Trotz der vordergründigen Niederlage der Revolution samt der in Frankfurt beschlossenen Verfassung wurde in der Behördenorganisation, der Rechtspflege und der einzelstaatlichen Verfassungsentwicklung, der Judenemanzipation, der Vollendung der Agrarreformen und der Wirtschaftspolitik das Rad nicht einfach zurückgedreht. Der von der Nationalversammlung 1848/49, also von den gewählten Vertretern der deutschen Gesamtnation, erhobene Anspruch auf Einheit in Freiheit ließ sich angesichts des gewaltigen Politisierungsschubs der Revolutionsmonate nicht mehr aus den Köpfen verbannen. Und dass der als ›Reichsgründer‹ von 1871 bezeichnete preußische Ministerpräsident seit 1862, Otto von Bismarck, mit der Einführung des demokratischen Wahlrechts von 1849 auf Reichsebene meinte, an die liberalen und demokratischen Bestrebungen in der Gesellschaft appellieren zu sollen, und dass das Kaiserreich von 1871 – bei allen obrigkeitsstaatlichen Einschränkungen – erstmals in der deutschen Geschichte einen nationalen Verfassungsstaat schuf, ist ohne die Ereignisse von 1848/49 schwer vorstellbar.
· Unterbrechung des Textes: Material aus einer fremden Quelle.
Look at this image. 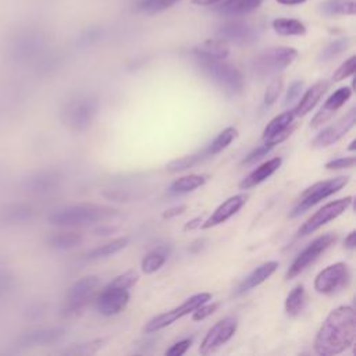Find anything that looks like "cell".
Listing matches in <instances>:
<instances>
[{"mask_svg": "<svg viewBox=\"0 0 356 356\" xmlns=\"http://www.w3.org/2000/svg\"><path fill=\"white\" fill-rule=\"evenodd\" d=\"M282 78L281 76H275L267 86L266 93H264V104L266 106H271L273 103H275V100L278 99L281 89H282Z\"/></svg>", "mask_w": 356, "mask_h": 356, "instance_id": "cell-38", "label": "cell"}, {"mask_svg": "<svg viewBox=\"0 0 356 356\" xmlns=\"http://www.w3.org/2000/svg\"><path fill=\"white\" fill-rule=\"evenodd\" d=\"M352 202H353V197L346 196V197L327 203L325 206H323L318 211H316L310 218H307L302 224V227L298 229V236L309 235V234L314 232L316 229H318L320 227H323L324 224H327L328 221L337 218L352 204Z\"/></svg>", "mask_w": 356, "mask_h": 356, "instance_id": "cell-11", "label": "cell"}, {"mask_svg": "<svg viewBox=\"0 0 356 356\" xmlns=\"http://www.w3.org/2000/svg\"><path fill=\"white\" fill-rule=\"evenodd\" d=\"M306 306V291L303 285H296L285 299V312L291 317L299 316Z\"/></svg>", "mask_w": 356, "mask_h": 356, "instance_id": "cell-29", "label": "cell"}, {"mask_svg": "<svg viewBox=\"0 0 356 356\" xmlns=\"http://www.w3.org/2000/svg\"><path fill=\"white\" fill-rule=\"evenodd\" d=\"M355 67H356V57L355 56H350L349 58H346L338 68L337 71L334 72L332 75V81L334 82H339L345 78H349L353 75L355 72Z\"/></svg>", "mask_w": 356, "mask_h": 356, "instance_id": "cell-37", "label": "cell"}, {"mask_svg": "<svg viewBox=\"0 0 356 356\" xmlns=\"http://www.w3.org/2000/svg\"><path fill=\"white\" fill-rule=\"evenodd\" d=\"M242 1H246V0H225L221 6H231V4H236V3H242Z\"/></svg>", "mask_w": 356, "mask_h": 356, "instance_id": "cell-50", "label": "cell"}, {"mask_svg": "<svg viewBox=\"0 0 356 356\" xmlns=\"http://www.w3.org/2000/svg\"><path fill=\"white\" fill-rule=\"evenodd\" d=\"M178 1L181 0H140L136 4V11L146 15H153L171 8Z\"/></svg>", "mask_w": 356, "mask_h": 356, "instance_id": "cell-33", "label": "cell"}, {"mask_svg": "<svg viewBox=\"0 0 356 356\" xmlns=\"http://www.w3.org/2000/svg\"><path fill=\"white\" fill-rule=\"evenodd\" d=\"M129 302V289L108 282L96 299V309L102 316L111 317L121 313Z\"/></svg>", "mask_w": 356, "mask_h": 356, "instance_id": "cell-12", "label": "cell"}, {"mask_svg": "<svg viewBox=\"0 0 356 356\" xmlns=\"http://www.w3.org/2000/svg\"><path fill=\"white\" fill-rule=\"evenodd\" d=\"M350 40L348 38H339L332 42H330L318 54V61L327 63L331 61L332 58L338 57L341 53H343L349 47Z\"/></svg>", "mask_w": 356, "mask_h": 356, "instance_id": "cell-34", "label": "cell"}, {"mask_svg": "<svg viewBox=\"0 0 356 356\" xmlns=\"http://www.w3.org/2000/svg\"><path fill=\"white\" fill-rule=\"evenodd\" d=\"M217 38L236 46H248L257 40V32L246 22L231 21L218 28Z\"/></svg>", "mask_w": 356, "mask_h": 356, "instance_id": "cell-15", "label": "cell"}, {"mask_svg": "<svg viewBox=\"0 0 356 356\" xmlns=\"http://www.w3.org/2000/svg\"><path fill=\"white\" fill-rule=\"evenodd\" d=\"M114 231H115L114 227L102 225V227H99V228L95 229V234H96V235H108V234H111V232H114Z\"/></svg>", "mask_w": 356, "mask_h": 356, "instance_id": "cell-47", "label": "cell"}, {"mask_svg": "<svg viewBox=\"0 0 356 356\" xmlns=\"http://www.w3.org/2000/svg\"><path fill=\"white\" fill-rule=\"evenodd\" d=\"M246 199H248L246 195H234L228 197L213 211V214L206 221L202 222L200 227L203 229H207L225 222L228 218H231L234 214H236L242 209V206L246 203Z\"/></svg>", "mask_w": 356, "mask_h": 356, "instance_id": "cell-18", "label": "cell"}, {"mask_svg": "<svg viewBox=\"0 0 356 356\" xmlns=\"http://www.w3.org/2000/svg\"><path fill=\"white\" fill-rule=\"evenodd\" d=\"M355 143H356V140L353 139V140L349 143V146H348V150H350V152H352V150H355Z\"/></svg>", "mask_w": 356, "mask_h": 356, "instance_id": "cell-51", "label": "cell"}, {"mask_svg": "<svg viewBox=\"0 0 356 356\" xmlns=\"http://www.w3.org/2000/svg\"><path fill=\"white\" fill-rule=\"evenodd\" d=\"M185 209H186L185 204H177V206H174V207L167 209V210L163 213V217H164V218H171V217L179 216V214H182V213L185 211Z\"/></svg>", "mask_w": 356, "mask_h": 356, "instance_id": "cell-44", "label": "cell"}, {"mask_svg": "<svg viewBox=\"0 0 356 356\" xmlns=\"http://www.w3.org/2000/svg\"><path fill=\"white\" fill-rule=\"evenodd\" d=\"M202 222H203L202 217H195V218L189 220V221L184 225V231H192V229H196V228H199V227L202 225Z\"/></svg>", "mask_w": 356, "mask_h": 356, "instance_id": "cell-45", "label": "cell"}, {"mask_svg": "<svg viewBox=\"0 0 356 356\" xmlns=\"http://www.w3.org/2000/svg\"><path fill=\"white\" fill-rule=\"evenodd\" d=\"M350 278V270L345 263H334L316 275L314 289L323 295H335L348 288Z\"/></svg>", "mask_w": 356, "mask_h": 356, "instance_id": "cell-7", "label": "cell"}, {"mask_svg": "<svg viewBox=\"0 0 356 356\" xmlns=\"http://www.w3.org/2000/svg\"><path fill=\"white\" fill-rule=\"evenodd\" d=\"M238 136V131L234 127H227L225 129H222L206 147L204 152L207 154V157H213L216 154H218L220 152H222L224 149L228 147V145H231V142Z\"/></svg>", "mask_w": 356, "mask_h": 356, "instance_id": "cell-28", "label": "cell"}, {"mask_svg": "<svg viewBox=\"0 0 356 356\" xmlns=\"http://www.w3.org/2000/svg\"><path fill=\"white\" fill-rule=\"evenodd\" d=\"M303 81H300V79H296V81H293L291 85H289V88L286 89V93H285V96H284V104L285 106H289V104H292L295 100H298L299 99V96H300V93H302V90H303Z\"/></svg>", "mask_w": 356, "mask_h": 356, "instance_id": "cell-39", "label": "cell"}, {"mask_svg": "<svg viewBox=\"0 0 356 356\" xmlns=\"http://www.w3.org/2000/svg\"><path fill=\"white\" fill-rule=\"evenodd\" d=\"M318 11L324 17L353 15L356 11V0H323Z\"/></svg>", "mask_w": 356, "mask_h": 356, "instance_id": "cell-23", "label": "cell"}, {"mask_svg": "<svg viewBox=\"0 0 356 356\" xmlns=\"http://www.w3.org/2000/svg\"><path fill=\"white\" fill-rule=\"evenodd\" d=\"M195 57L199 58H213V60H225L229 54V46L222 39H207L193 47Z\"/></svg>", "mask_w": 356, "mask_h": 356, "instance_id": "cell-22", "label": "cell"}, {"mask_svg": "<svg viewBox=\"0 0 356 356\" xmlns=\"http://www.w3.org/2000/svg\"><path fill=\"white\" fill-rule=\"evenodd\" d=\"M275 1L282 6H299V4H303L306 0H275Z\"/></svg>", "mask_w": 356, "mask_h": 356, "instance_id": "cell-48", "label": "cell"}, {"mask_svg": "<svg viewBox=\"0 0 356 356\" xmlns=\"http://www.w3.org/2000/svg\"><path fill=\"white\" fill-rule=\"evenodd\" d=\"M355 124H356V108L352 107L338 121L332 122L331 125L324 128L320 134H317V136L312 142V146L316 149H321L335 143L342 136H345L355 127Z\"/></svg>", "mask_w": 356, "mask_h": 356, "instance_id": "cell-14", "label": "cell"}, {"mask_svg": "<svg viewBox=\"0 0 356 356\" xmlns=\"http://www.w3.org/2000/svg\"><path fill=\"white\" fill-rule=\"evenodd\" d=\"M343 243H345V248H346V249H349V250H353V249H355V246H356V239H355V231H350V232L348 234V236L345 238Z\"/></svg>", "mask_w": 356, "mask_h": 356, "instance_id": "cell-46", "label": "cell"}, {"mask_svg": "<svg viewBox=\"0 0 356 356\" xmlns=\"http://www.w3.org/2000/svg\"><path fill=\"white\" fill-rule=\"evenodd\" d=\"M352 89L349 86H342L337 89L320 107V110L314 114V117L310 121L312 128H317L332 118V115L350 99Z\"/></svg>", "mask_w": 356, "mask_h": 356, "instance_id": "cell-17", "label": "cell"}, {"mask_svg": "<svg viewBox=\"0 0 356 356\" xmlns=\"http://www.w3.org/2000/svg\"><path fill=\"white\" fill-rule=\"evenodd\" d=\"M295 114L292 110L284 111L280 115L274 117L263 131V140L273 142L275 146L285 140L295 129Z\"/></svg>", "mask_w": 356, "mask_h": 356, "instance_id": "cell-16", "label": "cell"}, {"mask_svg": "<svg viewBox=\"0 0 356 356\" xmlns=\"http://www.w3.org/2000/svg\"><path fill=\"white\" fill-rule=\"evenodd\" d=\"M191 343H192V339H191V338L181 339V341L175 342L174 345H171V346L165 350V355H168V356H181V355L186 353V350L191 348Z\"/></svg>", "mask_w": 356, "mask_h": 356, "instance_id": "cell-43", "label": "cell"}, {"mask_svg": "<svg viewBox=\"0 0 356 356\" xmlns=\"http://www.w3.org/2000/svg\"><path fill=\"white\" fill-rule=\"evenodd\" d=\"M170 254V250L167 246L161 245V246H157L156 249H153L152 252H149L143 259H142V263H140V267H142V271L145 274H153L156 273L167 260Z\"/></svg>", "mask_w": 356, "mask_h": 356, "instance_id": "cell-27", "label": "cell"}, {"mask_svg": "<svg viewBox=\"0 0 356 356\" xmlns=\"http://www.w3.org/2000/svg\"><path fill=\"white\" fill-rule=\"evenodd\" d=\"M128 242H129V239L127 236H120V238L111 239L110 242H106V243H103L100 246H96L92 250H89L86 253L85 259L86 260H99V259L108 257V256L122 250L128 245Z\"/></svg>", "mask_w": 356, "mask_h": 356, "instance_id": "cell-25", "label": "cell"}, {"mask_svg": "<svg viewBox=\"0 0 356 356\" xmlns=\"http://www.w3.org/2000/svg\"><path fill=\"white\" fill-rule=\"evenodd\" d=\"M277 268H278V261H266V263L260 264L249 275H246L242 280V282L238 285L235 293L236 295H243L248 291L256 288L257 285L263 284L267 278H270L275 273Z\"/></svg>", "mask_w": 356, "mask_h": 356, "instance_id": "cell-19", "label": "cell"}, {"mask_svg": "<svg viewBox=\"0 0 356 356\" xmlns=\"http://www.w3.org/2000/svg\"><path fill=\"white\" fill-rule=\"evenodd\" d=\"M206 181H207L206 175H202V174H189V175H184V177L175 179V181L171 184L168 192H170V195H174V196H177V195H184V193L192 192V191H195L196 188L204 185Z\"/></svg>", "mask_w": 356, "mask_h": 356, "instance_id": "cell-24", "label": "cell"}, {"mask_svg": "<svg viewBox=\"0 0 356 356\" xmlns=\"http://www.w3.org/2000/svg\"><path fill=\"white\" fill-rule=\"evenodd\" d=\"M207 154L204 152V149L193 153V154H186V156H182L179 159H175L172 161H170L165 168L167 171L170 172H179V171H185L188 168H192L195 165H197L199 163H203L204 160H207Z\"/></svg>", "mask_w": 356, "mask_h": 356, "instance_id": "cell-30", "label": "cell"}, {"mask_svg": "<svg viewBox=\"0 0 356 356\" xmlns=\"http://www.w3.org/2000/svg\"><path fill=\"white\" fill-rule=\"evenodd\" d=\"M82 235L78 232H57L49 238V245L56 249H71L79 245Z\"/></svg>", "mask_w": 356, "mask_h": 356, "instance_id": "cell-32", "label": "cell"}, {"mask_svg": "<svg viewBox=\"0 0 356 356\" xmlns=\"http://www.w3.org/2000/svg\"><path fill=\"white\" fill-rule=\"evenodd\" d=\"M64 335L63 328H46V330H39L28 334L25 337V343L29 345H46V343H53L57 342L61 337Z\"/></svg>", "mask_w": 356, "mask_h": 356, "instance_id": "cell-31", "label": "cell"}, {"mask_svg": "<svg viewBox=\"0 0 356 356\" xmlns=\"http://www.w3.org/2000/svg\"><path fill=\"white\" fill-rule=\"evenodd\" d=\"M282 159L281 157H274L271 160L264 161L263 164H260L259 167H256L250 174H248L241 182H239V188L241 189H250L259 184H261L263 181H266L267 178H270L280 167H281Z\"/></svg>", "mask_w": 356, "mask_h": 356, "instance_id": "cell-20", "label": "cell"}, {"mask_svg": "<svg viewBox=\"0 0 356 356\" xmlns=\"http://www.w3.org/2000/svg\"><path fill=\"white\" fill-rule=\"evenodd\" d=\"M97 286L99 278L96 275H88L74 282L67 292L64 312L67 314H76L78 312H81L92 299Z\"/></svg>", "mask_w": 356, "mask_h": 356, "instance_id": "cell-10", "label": "cell"}, {"mask_svg": "<svg viewBox=\"0 0 356 356\" xmlns=\"http://www.w3.org/2000/svg\"><path fill=\"white\" fill-rule=\"evenodd\" d=\"M271 26L281 36H302L306 33V25L296 18H275Z\"/></svg>", "mask_w": 356, "mask_h": 356, "instance_id": "cell-26", "label": "cell"}, {"mask_svg": "<svg viewBox=\"0 0 356 356\" xmlns=\"http://www.w3.org/2000/svg\"><path fill=\"white\" fill-rule=\"evenodd\" d=\"M99 102L90 95H79L71 99L63 108L61 118L67 128L74 132L88 129L96 118Z\"/></svg>", "mask_w": 356, "mask_h": 356, "instance_id": "cell-4", "label": "cell"}, {"mask_svg": "<svg viewBox=\"0 0 356 356\" xmlns=\"http://www.w3.org/2000/svg\"><path fill=\"white\" fill-rule=\"evenodd\" d=\"M236 327H238V320L235 317H225L220 320L209 330V332L203 338L199 346V352L202 355H209L214 352L216 349H218L221 345H224L227 341L232 338V335L236 331Z\"/></svg>", "mask_w": 356, "mask_h": 356, "instance_id": "cell-13", "label": "cell"}, {"mask_svg": "<svg viewBox=\"0 0 356 356\" xmlns=\"http://www.w3.org/2000/svg\"><path fill=\"white\" fill-rule=\"evenodd\" d=\"M138 278H139V277H138V274H136L135 271H127V273H124V274L117 275V277L111 281V284L129 289V288H132V286L135 285V282L138 281Z\"/></svg>", "mask_w": 356, "mask_h": 356, "instance_id": "cell-40", "label": "cell"}, {"mask_svg": "<svg viewBox=\"0 0 356 356\" xmlns=\"http://www.w3.org/2000/svg\"><path fill=\"white\" fill-rule=\"evenodd\" d=\"M210 299H211V295L209 292H200V293H196V295L188 298L179 306H177V307H174V309H171L168 312H164L161 314H157L156 317L149 320L146 327H145V332L152 334V332H156L159 330L165 328L167 325L172 324L174 321H177V320L182 318L184 316L192 313L196 307H199L200 305L209 302Z\"/></svg>", "mask_w": 356, "mask_h": 356, "instance_id": "cell-8", "label": "cell"}, {"mask_svg": "<svg viewBox=\"0 0 356 356\" xmlns=\"http://www.w3.org/2000/svg\"><path fill=\"white\" fill-rule=\"evenodd\" d=\"M218 303L216 302V303H211V305H207V302L206 303H203V305H200L199 307H196L193 312H192V318L195 320V321H199V320H204L206 317H209V316H211L217 309H218Z\"/></svg>", "mask_w": 356, "mask_h": 356, "instance_id": "cell-41", "label": "cell"}, {"mask_svg": "<svg viewBox=\"0 0 356 356\" xmlns=\"http://www.w3.org/2000/svg\"><path fill=\"white\" fill-rule=\"evenodd\" d=\"M337 241V236L334 234H324L318 238H316L312 243H309L292 261L289 266L285 278L292 280L296 275H299L302 271H305L310 264H313L334 242Z\"/></svg>", "mask_w": 356, "mask_h": 356, "instance_id": "cell-9", "label": "cell"}, {"mask_svg": "<svg viewBox=\"0 0 356 356\" xmlns=\"http://www.w3.org/2000/svg\"><path fill=\"white\" fill-rule=\"evenodd\" d=\"M118 214L120 211L117 209H113L108 206L81 203V204H72V206H67L56 210L49 217V221L56 225L74 227V225H88L93 222H102V221L114 218Z\"/></svg>", "mask_w": 356, "mask_h": 356, "instance_id": "cell-2", "label": "cell"}, {"mask_svg": "<svg viewBox=\"0 0 356 356\" xmlns=\"http://www.w3.org/2000/svg\"><path fill=\"white\" fill-rule=\"evenodd\" d=\"M58 177L53 172H43L33 178L32 181V188L35 191H50L51 188L57 186Z\"/></svg>", "mask_w": 356, "mask_h": 356, "instance_id": "cell-35", "label": "cell"}, {"mask_svg": "<svg viewBox=\"0 0 356 356\" xmlns=\"http://www.w3.org/2000/svg\"><path fill=\"white\" fill-rule=\"evenodd\" d=\"M355 157H339V159H334L330 160L328 163H325V168L327 170H342V168H350L355 165Z\"/></svg>", "mask_w": 356, "mask_h": 356, "instance_id": "cell-42", "label": "cell"}, {"mask_svg": "<svg viewBox=\"0 0 356 356\" xmlns=\"http://www.w3.org/2000/svg\"><path fill=\"white\" fill-rule=\"evenodd\" d=\"M275 145L273 142H267L264 140L263 145L254 147L248 156H245V159L242 160V164L249 165V164H254L256 161H259L260 159H263L268 152H271V149H274Z\"/></svg>", "mask_w": 356, "mask_h": 356, "instance_id": "cell-36", "label": "cell"}, {"mask_svg": "<svg viewBox=\"0 0 356 356\" xmlns=\"http://www.w3.org/2000/svg\"><path fill=\"white\" fill-rule=\"evenodd\" d=\"M328 89V82L327 81H318L316 83H313L300 97L299 103L296 104V107L292 110L295 117H302L306 115L309 111L313 110V107L318 103V100L323 97V95L327 92Z\"/></svg>", "mask_w": 356, "mask_h": 356, "instance_id": "cell-21", "label": "cell"}, {"mask_svg": "<svg viewBox=\"0 0 356 356\" xmlns=\"http://www.w3.org/2000/svg\"><path fill=\"white\" fill-rule=\"evenodd\" d=\"M196 60L203 75L207 76L225 95L236 96L243 92L245 78L236 67L225 63L224 60L199 57H196Z\"/></svg>", "mask_w": 356, "mask_h": 356, "instance_id": "cell-3", "label": "cell"}, {"mask_svg": "<svg viewBox=\"0 0 356 356\" xmlns=\"http://www.w3.org/2000/svg\"><path fill=\"white\" fill-rule=\"evenodd\" d=\"M298 58V50L289 46L270 47L252 60V70L259 76H268L289 67Z\"/></svg>", "mask_w": 356, "mask_h": 356, "instance_id": "cell-5", "label": "cell"}, {"mask_svg": "<svg viewBox=\"0 0 356 356\" xmlns=\"http://www.w3.org/2000/svg\"><path fill=\"white\" fill-rule=\"evenodd\" d=\"M348 182H349V177L348 175H339V177H334V178L325 179V181H320V182L309 186L300 195L298 203L291 210L289 217L291 218L299 217L300 214H303L306 210H309L314 204L320 203L325 197H328V196L334 195L335 192H338L339 189H342Z\"/></svg>", "mask_w": 356, "mask_h": 356, "instance_id": "cell-6", "label": "cell"}, {"mask_svg": "<svg viewBox=\"0 0 356 356\" xmlns=\"http://www.w3.org/2000/svg\"><path fill=\"white\" fill-rule=\"evenodd\" d=\"M218 1H221V0H192V3L196 6H213Z\"/></svg>", "mask_w": 356, "mask_h": 356, "instance_id": "cell-49", "label": "cell"}, {"mask_svg": "<svg viewBox=\"0 0 356 356\" xmlns=\"http://www.w3.org/2000/svg\"><path fill=\"white\" fill-rule=\"evenodd\" d=\"M355 338V310L352 306H339L331 310L321 324L314 339V350L323 356L338 355L350 348Z\"/></svg>", "mask_w": 356, "mask_h": 356, "instance_id": "cell-1", "label": "cell"}]
</instances>
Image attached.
Die zweite Hälfte des 19. Jahrhunderts war die Zeit, da Deutschland zu einem wirtschaftlich und wissenschaftlich hochmodernen Industriegiganten und avancierten ›Kulturstaat‹ heranwuchs. Es ist unter Historikern viel diskutiert worden, ob die staatliche Verfassung des Kaiserreichs ohne Kriegsniederlage und Novemberumsturz 1918 hätte demokratisch weiterentwickelt werden können. Hier reicht es festzuhalten, dass zwar insbesondere ein Bedeutungszuwachs des Reichstags und der inzwischen fest etablierten Parteien nicht zu übersehen ist, ohne dass aber der Schritt zur parlamentarischen Regierungsweise erfolgte; das bewirkte – nach letzten Reformversuchen der Monarchie im Herbst 1918 angesichts der hoffnungslosen militärischen Lage – erst die Revolution 1918/19, die zu allererst ein Aufstand der Arbeiter und Soldaten gegen die Fortsetzung des offenkundig verlorenen Krieges war.

Es ist allgemein bekannt, dass die relative Einheit der mit der antimilitaristischen und auf Demokratisierung gerichteten Rebellion des November 1918 schon um die Jahreswende 1918/19 an internen Gegensätzen der Trägergruppen zerbrach. Diese führten dann sogar zu bürgerkriegsähnlichen Auseinandersetzungen, in denen direkt gegenrevolutionäre Kräfte wieder Einfluss gewinnen konnten. Doch entsprechend dem schließlich gescheiterten Versuch von 1848/49 wählten die Deutschen im Januar 1919 eine verfassunggebende Nationalversammlung. Auch in Addition blieben die Mehrheitssozialdemokraten mit 37,9 Prozent der Stimmen und die wegen unterschiedlicher Haltungen zum Krieg seit 1917 verselbstständigten Unabhängigen Sozialdemokraten mit 7,6 Prozent der Stimmen trotz gegenüber der letzten vorausgegangenen Reichstagswahl beachtlicher Stimmengewinne unterhalb einer eigenen Mehrheit, und so bildete die SPD mit der katholischen Zentrumspartei und der liberalen Deutschen Demokratischen Partei die sog. Weimarer Koalition; deren überragende Mehrheit ging allerdings schon bei der ersten regulären Reichstagswahl im Sommer 1920 verloren.